Jadi, bayangkan bila Wiji Thukul hidup di era kini. Syair puisinya yang meledak-ledak agaknya bakal jauh lebih fenomenal ketimbang eranya dulu, 1990-an, semasa rezim Orde Baru di bawah kendali Presiden Soeharto.

Begitulah gambaran karakter—aktivis "berbahaya” di era media sosial—yang sedang dikembangkan Andina Dwifatma untuk novel ke-duanya. Saat dihubungi CNN Indonesia via telepon, kemarin (25/8), sang penulis mengilas sedikit tentang inspirasi karyanya.

ADVERTISEMENT

SCROLL TO CONTINUE WITH CONTENT

"Aku membayangkan orang kayak Wiji Thukul hidup di zaman digital, yang punya akun media sosial, mengakrabi Twitter," kata  penulis yang juga pengajar mata kuliah Komunikasi dan Perubahan Sosial di Program Studi Komunikasi, Universitas Katolik Indonesia, Atma Jaya, Jakarta.

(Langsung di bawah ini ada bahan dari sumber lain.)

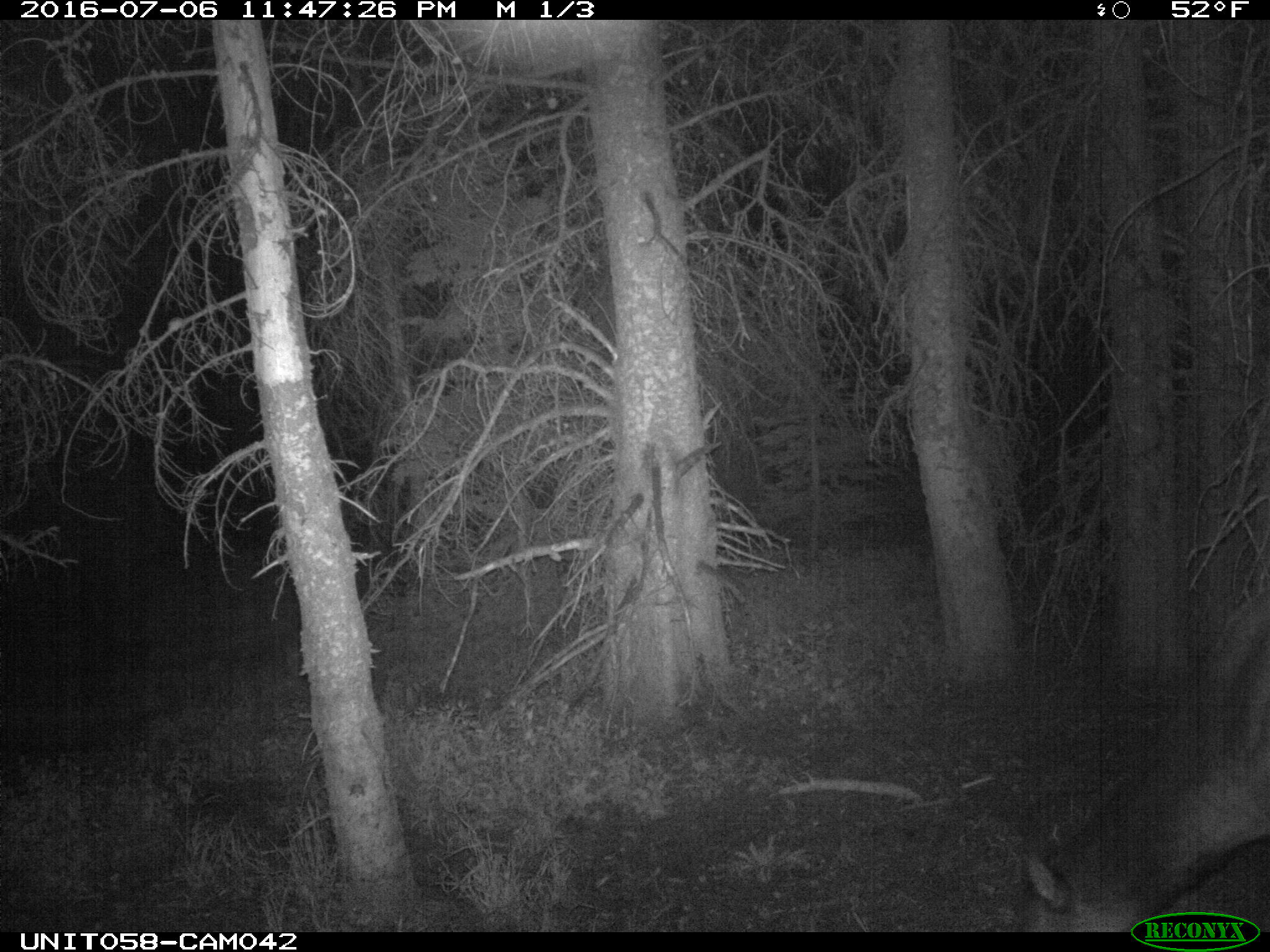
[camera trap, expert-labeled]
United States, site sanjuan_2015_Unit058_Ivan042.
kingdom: Animalia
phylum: Chordata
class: Mammalia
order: Artiodactyla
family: Cervidae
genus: Cervus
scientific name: Cervus elaphus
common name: red deer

Sebelumnya, alumnus Universitas Diponegoro, Semarang, pada 2009, ini sudah merilis biografi cendekiawan muslim Azyumardi Azra Cerita Azra (2011), dan novel Semusim, dan Semusim Lagi (2013) yang memenangkan Sayembara Menulis Novel Dewan Kesenian Jakarta 2012.

Andina sengaja memilih era kini karena sesuai dengan eranya. Ia mengaku, tak tahu menahu soal era 1998. Ketika itu, ia baru berusia 12 tahun. Jadilah karakter sang aktivis dalam novelnya digambarkan “berbahaya” sekaligus gaul di media sosial.

Demi memperoleh gambaran nyata tentang aktivis—terutama yang kemudian tak tentu rimbanya seperti Thukul, Andina tak segan menyambangi kantor Komisi untuk Orang Hilang dan Korban Tindak Kekerasan (Kontras) dan menilik sejumlah dokumen.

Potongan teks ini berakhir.